In the 1830s William Fairburn, a missionary with the Church Missionary Society, claimed to have purchased most of South Auckland (83,000 acres, stretching from Papatoetoe to Papakura) from Māori. After the treaty signing in 1840, the purchase was examined by the newly formed Colony of New Zealand. Fairburn was allowed to keep a seventh of the land, with the Crown keeping the "surplus lands".
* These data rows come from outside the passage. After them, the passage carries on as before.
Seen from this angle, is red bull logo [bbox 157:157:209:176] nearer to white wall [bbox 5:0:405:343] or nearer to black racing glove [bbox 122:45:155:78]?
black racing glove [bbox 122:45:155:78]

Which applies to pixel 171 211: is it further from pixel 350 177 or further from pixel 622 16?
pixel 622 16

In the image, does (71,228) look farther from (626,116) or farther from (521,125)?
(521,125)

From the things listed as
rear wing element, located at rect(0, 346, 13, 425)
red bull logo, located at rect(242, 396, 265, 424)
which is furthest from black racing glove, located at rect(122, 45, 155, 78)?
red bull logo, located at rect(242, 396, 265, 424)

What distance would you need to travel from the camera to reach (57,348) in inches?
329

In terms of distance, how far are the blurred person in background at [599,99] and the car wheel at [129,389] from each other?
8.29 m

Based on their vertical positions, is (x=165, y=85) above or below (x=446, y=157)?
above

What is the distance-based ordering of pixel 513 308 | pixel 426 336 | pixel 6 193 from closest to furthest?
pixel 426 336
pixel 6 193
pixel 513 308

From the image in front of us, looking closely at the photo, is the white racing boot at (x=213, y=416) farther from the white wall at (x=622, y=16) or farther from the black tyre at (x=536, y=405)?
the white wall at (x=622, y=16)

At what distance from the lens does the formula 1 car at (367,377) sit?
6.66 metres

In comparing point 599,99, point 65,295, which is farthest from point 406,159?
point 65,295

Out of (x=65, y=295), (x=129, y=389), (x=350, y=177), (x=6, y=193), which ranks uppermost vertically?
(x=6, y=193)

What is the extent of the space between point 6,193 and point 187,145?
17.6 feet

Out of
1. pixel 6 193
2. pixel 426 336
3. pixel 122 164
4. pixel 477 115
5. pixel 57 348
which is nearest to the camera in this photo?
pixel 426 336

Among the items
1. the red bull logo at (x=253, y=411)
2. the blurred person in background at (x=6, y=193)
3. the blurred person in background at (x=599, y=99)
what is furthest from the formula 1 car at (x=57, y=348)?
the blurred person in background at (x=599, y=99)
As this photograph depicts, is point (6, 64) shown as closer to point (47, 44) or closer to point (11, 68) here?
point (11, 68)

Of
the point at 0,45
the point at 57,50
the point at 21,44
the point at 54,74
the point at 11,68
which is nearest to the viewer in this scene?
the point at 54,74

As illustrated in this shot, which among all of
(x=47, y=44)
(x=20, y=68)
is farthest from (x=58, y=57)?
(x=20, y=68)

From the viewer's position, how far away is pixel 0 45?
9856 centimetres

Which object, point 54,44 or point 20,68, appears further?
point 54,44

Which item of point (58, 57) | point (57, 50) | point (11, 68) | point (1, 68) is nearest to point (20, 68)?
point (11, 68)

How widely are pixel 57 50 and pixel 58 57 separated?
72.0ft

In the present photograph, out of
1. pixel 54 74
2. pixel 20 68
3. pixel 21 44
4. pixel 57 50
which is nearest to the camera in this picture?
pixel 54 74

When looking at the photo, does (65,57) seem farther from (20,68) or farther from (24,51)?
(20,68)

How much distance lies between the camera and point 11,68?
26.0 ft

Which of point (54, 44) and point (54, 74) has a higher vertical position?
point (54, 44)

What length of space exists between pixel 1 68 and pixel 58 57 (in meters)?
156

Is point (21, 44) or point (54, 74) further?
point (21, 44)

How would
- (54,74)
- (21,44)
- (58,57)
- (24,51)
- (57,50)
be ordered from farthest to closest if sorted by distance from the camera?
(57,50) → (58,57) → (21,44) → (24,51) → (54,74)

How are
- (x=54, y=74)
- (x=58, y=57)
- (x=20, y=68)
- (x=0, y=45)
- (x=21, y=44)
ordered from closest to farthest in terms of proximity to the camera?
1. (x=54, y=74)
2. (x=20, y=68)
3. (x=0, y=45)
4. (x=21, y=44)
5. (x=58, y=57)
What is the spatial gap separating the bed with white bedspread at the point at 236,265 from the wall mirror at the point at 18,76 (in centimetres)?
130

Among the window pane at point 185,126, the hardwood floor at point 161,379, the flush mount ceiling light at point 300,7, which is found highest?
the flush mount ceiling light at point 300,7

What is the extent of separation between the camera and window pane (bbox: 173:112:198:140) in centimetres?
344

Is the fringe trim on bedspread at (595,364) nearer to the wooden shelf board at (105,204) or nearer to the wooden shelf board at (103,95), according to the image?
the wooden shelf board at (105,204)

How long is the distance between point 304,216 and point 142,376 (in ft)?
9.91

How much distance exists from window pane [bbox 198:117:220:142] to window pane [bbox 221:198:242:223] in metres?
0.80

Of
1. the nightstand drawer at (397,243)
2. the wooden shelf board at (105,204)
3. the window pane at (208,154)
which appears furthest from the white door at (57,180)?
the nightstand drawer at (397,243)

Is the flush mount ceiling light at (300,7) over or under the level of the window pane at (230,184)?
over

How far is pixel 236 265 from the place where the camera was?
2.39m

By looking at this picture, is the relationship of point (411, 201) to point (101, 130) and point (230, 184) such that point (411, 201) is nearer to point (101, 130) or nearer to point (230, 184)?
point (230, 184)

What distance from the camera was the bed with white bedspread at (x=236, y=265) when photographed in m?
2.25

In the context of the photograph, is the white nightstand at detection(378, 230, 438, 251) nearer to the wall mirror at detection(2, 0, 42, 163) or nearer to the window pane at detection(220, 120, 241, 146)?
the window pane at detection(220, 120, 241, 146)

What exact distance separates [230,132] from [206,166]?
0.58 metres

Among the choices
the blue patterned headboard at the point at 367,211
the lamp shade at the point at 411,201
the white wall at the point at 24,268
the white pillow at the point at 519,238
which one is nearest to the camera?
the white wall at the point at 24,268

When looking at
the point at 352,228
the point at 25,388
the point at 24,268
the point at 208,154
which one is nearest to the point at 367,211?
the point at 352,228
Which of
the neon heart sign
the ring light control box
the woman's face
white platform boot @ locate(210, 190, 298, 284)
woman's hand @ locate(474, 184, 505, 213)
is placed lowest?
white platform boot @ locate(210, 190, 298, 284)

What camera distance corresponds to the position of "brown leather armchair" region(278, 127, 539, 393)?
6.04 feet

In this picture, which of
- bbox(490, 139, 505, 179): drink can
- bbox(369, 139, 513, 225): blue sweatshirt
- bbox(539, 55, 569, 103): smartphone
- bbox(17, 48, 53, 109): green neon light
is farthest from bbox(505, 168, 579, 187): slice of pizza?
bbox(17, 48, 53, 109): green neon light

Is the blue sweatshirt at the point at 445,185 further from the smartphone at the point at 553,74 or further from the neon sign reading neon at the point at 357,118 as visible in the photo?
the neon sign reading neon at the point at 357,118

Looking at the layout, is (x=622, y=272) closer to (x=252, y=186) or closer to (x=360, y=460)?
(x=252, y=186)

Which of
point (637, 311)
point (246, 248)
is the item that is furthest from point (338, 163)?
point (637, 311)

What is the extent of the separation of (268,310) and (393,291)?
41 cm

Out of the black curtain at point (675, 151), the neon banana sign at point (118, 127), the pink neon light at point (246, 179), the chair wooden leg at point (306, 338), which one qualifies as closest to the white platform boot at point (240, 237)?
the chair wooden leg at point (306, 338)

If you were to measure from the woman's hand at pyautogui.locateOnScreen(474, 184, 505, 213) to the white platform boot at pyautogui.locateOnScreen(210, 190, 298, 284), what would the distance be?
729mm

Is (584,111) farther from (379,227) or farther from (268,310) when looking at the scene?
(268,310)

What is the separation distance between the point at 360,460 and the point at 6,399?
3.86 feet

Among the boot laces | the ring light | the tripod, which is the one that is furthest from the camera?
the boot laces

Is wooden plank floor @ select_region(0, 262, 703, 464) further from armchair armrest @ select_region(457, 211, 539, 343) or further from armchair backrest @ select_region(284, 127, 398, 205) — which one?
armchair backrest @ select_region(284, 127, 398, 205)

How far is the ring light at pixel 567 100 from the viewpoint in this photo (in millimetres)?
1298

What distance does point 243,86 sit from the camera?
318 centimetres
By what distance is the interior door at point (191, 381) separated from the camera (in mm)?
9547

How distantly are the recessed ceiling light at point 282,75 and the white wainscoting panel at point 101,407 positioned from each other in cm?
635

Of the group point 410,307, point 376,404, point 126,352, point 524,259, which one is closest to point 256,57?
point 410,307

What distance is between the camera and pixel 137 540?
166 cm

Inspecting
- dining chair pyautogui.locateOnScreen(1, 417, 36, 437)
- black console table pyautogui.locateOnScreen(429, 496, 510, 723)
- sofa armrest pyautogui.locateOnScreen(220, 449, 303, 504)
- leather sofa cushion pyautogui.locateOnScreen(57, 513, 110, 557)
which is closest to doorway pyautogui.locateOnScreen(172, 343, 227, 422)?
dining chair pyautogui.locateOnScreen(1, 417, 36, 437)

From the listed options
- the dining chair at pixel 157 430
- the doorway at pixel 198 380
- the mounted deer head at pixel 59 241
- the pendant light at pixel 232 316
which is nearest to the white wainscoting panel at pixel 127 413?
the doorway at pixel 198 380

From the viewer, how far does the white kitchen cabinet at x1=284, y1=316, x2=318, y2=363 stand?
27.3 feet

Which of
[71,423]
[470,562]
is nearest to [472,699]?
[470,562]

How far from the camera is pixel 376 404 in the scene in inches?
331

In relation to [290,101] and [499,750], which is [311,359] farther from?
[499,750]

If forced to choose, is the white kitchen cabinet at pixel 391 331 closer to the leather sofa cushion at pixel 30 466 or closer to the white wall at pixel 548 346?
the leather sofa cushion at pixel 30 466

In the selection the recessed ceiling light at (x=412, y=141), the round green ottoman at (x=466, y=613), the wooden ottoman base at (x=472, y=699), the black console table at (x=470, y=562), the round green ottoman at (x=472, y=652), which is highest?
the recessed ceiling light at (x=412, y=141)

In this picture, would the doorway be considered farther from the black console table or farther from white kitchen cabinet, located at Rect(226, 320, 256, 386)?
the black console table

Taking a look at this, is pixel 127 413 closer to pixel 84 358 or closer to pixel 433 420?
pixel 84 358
Puhinui Reserve was part of a 10,000 acre block granted by the Government to the trader James Reddy Clendon in 1840 — known as the Clendon Grant.

=== McLaughlin family ===
In the 1850s, the land became a part of the McLaughlin family's Puhi Nui estate.

=== Reserve ===
The reserve was purchased by the Manukau City Council in 1991. The reserve is managed as a working sheep and cattle farm, as well as a protected wetland.